Title: The Voices Dying
Fandom: Harry Potter
Character: Sturgis Podmore (avec Irving, whoo)
Rating: PG
Other: Written for the December 5th challenge (haunted) for 30_hath. God DAMN, am I ever set against finishing homework. >.< Instead, I write shitty ficlets. Lines of poetry from T.S. Eliot's "The Love Song of J. Alfred Prufrock."



“I know the voices dying with a dying fall…”

That was the sound of his own voice, but it wasn’t his voice that he found disturbing. He closed the book, but the images of those lines burned on.

Sturgis should have known better, he scolded himself, than to read poetry. He certainly had no business with it, not in light of recent events. There was a danger in connection in sentimentality. Hadn’t he discovered that during the first war?
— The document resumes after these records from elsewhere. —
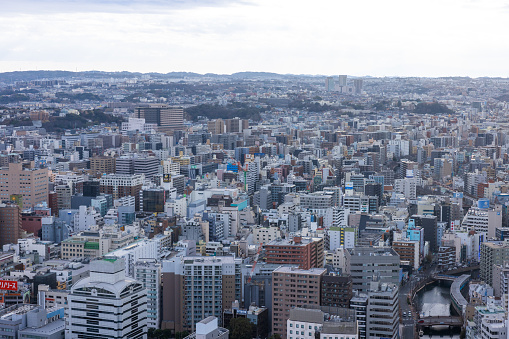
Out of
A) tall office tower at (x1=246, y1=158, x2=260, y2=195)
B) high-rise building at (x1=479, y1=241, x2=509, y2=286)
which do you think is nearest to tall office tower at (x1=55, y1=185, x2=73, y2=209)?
tall office tower at (x1=246, y1=158, x2=260, y2=195)

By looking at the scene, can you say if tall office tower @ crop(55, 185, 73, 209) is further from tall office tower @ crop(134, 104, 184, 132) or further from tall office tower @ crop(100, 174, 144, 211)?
tall office tower @ crop(134, 104, 184, 132)

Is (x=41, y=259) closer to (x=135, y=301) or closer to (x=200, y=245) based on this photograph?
(x=200, y=245)

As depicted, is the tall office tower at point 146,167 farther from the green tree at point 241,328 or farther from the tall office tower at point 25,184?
the green tree at point 241,328

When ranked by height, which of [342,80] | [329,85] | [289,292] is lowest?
[289,292]

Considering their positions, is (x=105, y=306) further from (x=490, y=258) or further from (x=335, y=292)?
(x=490, y=258)

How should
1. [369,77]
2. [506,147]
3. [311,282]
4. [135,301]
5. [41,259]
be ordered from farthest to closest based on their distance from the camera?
[369,77] → [506,147] → [41,259] → [311,282] → [135,301]

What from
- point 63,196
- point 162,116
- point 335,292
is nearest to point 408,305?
point 335,292

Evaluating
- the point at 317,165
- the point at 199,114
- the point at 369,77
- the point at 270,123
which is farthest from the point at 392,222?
the point at 369,77
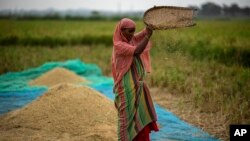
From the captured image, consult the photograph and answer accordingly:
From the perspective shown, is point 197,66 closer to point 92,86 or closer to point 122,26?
point 92,86

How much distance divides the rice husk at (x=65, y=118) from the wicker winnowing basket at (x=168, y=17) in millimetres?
1583

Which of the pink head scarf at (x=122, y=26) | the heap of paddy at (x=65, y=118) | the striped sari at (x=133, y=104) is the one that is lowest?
the heap of paddy at (x=65, y=118)

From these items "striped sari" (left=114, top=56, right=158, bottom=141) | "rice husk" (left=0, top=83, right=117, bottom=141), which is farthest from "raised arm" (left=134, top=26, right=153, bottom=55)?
"rice husk" (left=0, top=83, right=117, bottom=141)

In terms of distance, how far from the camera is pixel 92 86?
30.0 ft

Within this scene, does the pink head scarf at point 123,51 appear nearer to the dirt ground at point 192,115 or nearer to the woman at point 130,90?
the woman at point 130,90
Hadn’t he seen it again even after the war?

Perhaps that was the problem, though. He couldn’t seem to learn his lesson. No matter how disorienting the grief, he would return for more. Now he seemed to feel all of it on some level, to recall old faces and recent ones, to see the eyes of those whom he had known. Most of all, he heard them speaking, and he found the echoes of their voices frighteningly enchanting.

Unsettled, he scratched Irving absently behind the ears. The cat nuzzled back in appreciation, nudging at his hand plaintively. Sturgis, smiling despite himself, caressed the cat’s head and found himself somewhat comforted by the soft-smooth fur. It was nice to have someone. Even someone who spoke no English and traipsed about on four legs was better than no one, and Sturgis felt sharply that he needed this company.

Too many had been lost. There were those who had gone with the first war, those of the long-faded voices. Dorcas. Benjy. Caradoc. James and Lily. Far too many others. They spoke with less clarity now, and he was glad of this. There were those who had lost their voices differently. Frank and Alice in the hospital, their sense of speech gone, though while alone he has heard their whispers in the darkness from time to time.

And now there was a new war. Now there were new casualties and tragedies. There had been Sirius several months before, a hard blow to take. And wasn’t that hideously fitting for him, that line? Dying with… No, that was a little too painful to digest. Now there was the loss of Emmeline, a loss that had happened only yesterday and that had hardly yet hit him. He heard her commands, her remarks, but even now began to understand that these were somehow unconnected with her body. Voices fading… Voices dying, rather.

“The voices dying with a dying fall,” he drew Irving to his chest, nuzzling him half-heartedly in an attempt to clarify the mess, “beneath the music from a farther room….”

But what was it, what was the music? He could not plainly discern whether it was of good or ill. A death song only? He preferred to think not. Perhaps it was something better, a song of resistance. A song that they had all caught onto, perhaps, that all were drawn toward. It may have been that song that drove them on, resisting as they did. If so, was there not life in the song? Did not voices all rise and fall under life’s strains?

It was comforting in one sense, perhaps. Comforting to think that there was life as well as death. Yet the fact that the voices should die unnerved him, and he continued to sit quietly, appealing to Irving’s eyes for aid of some sort. The cat, unable to speak, only nuzzled him once more, offering what small comfort he could.

Sturgis smiled. For now, it was enough.